BRIEF
Each entry should be repeated exactly. Its pictures should not be.

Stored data
....................

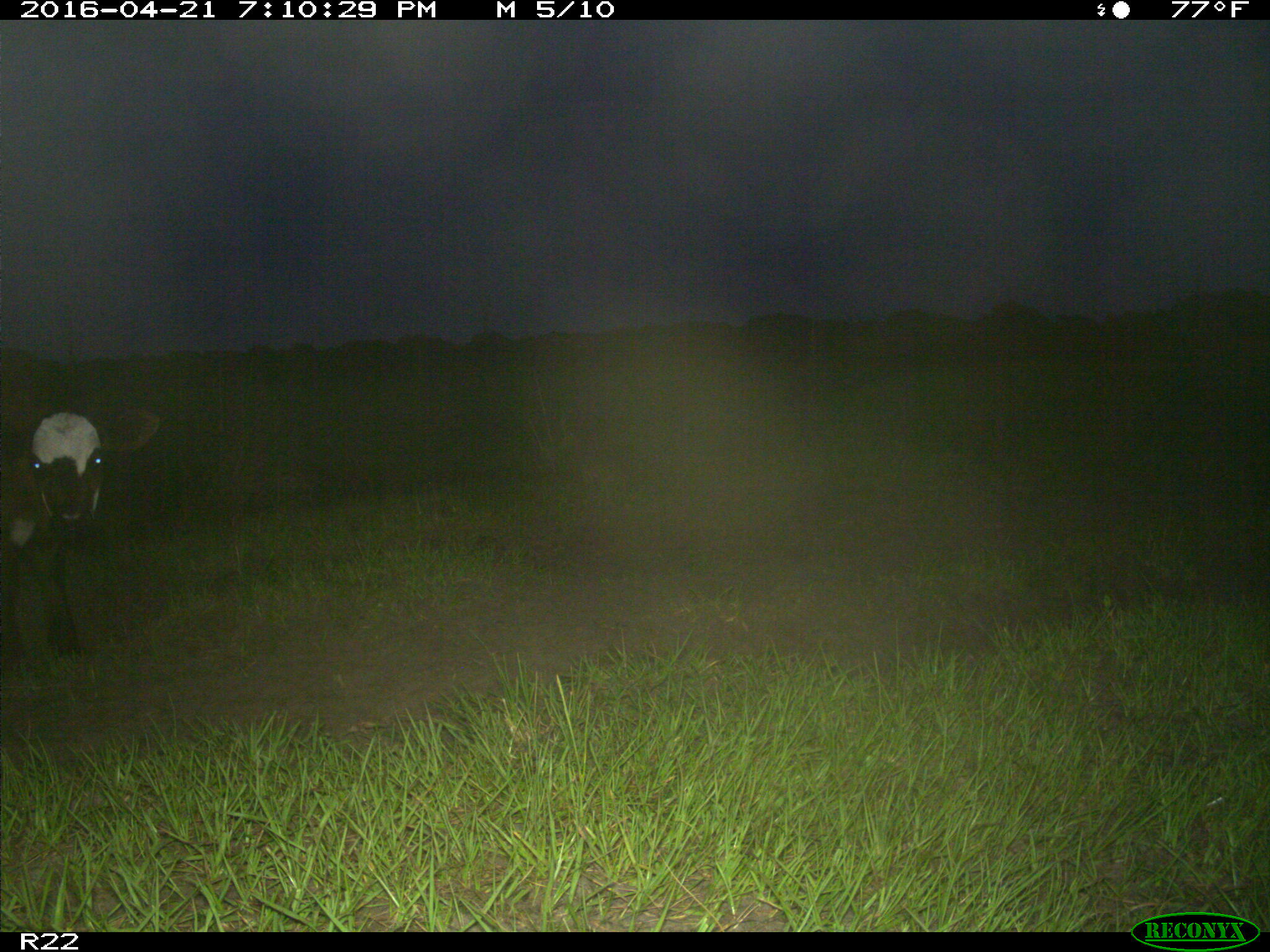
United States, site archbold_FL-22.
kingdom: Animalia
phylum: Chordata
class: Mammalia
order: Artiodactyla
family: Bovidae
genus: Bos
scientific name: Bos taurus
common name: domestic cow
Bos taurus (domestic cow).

....................

RESULT FOR THIS TASK
United States, site archbold_FL-22.
kingdom: Animalia
phylum: Chordata
class: Mammalia
order: Artiodactyla
family: Bovidae
genus: Bos
scientific name: Bos taurus
common name: domestic cow
Bos taurus (domestic cow).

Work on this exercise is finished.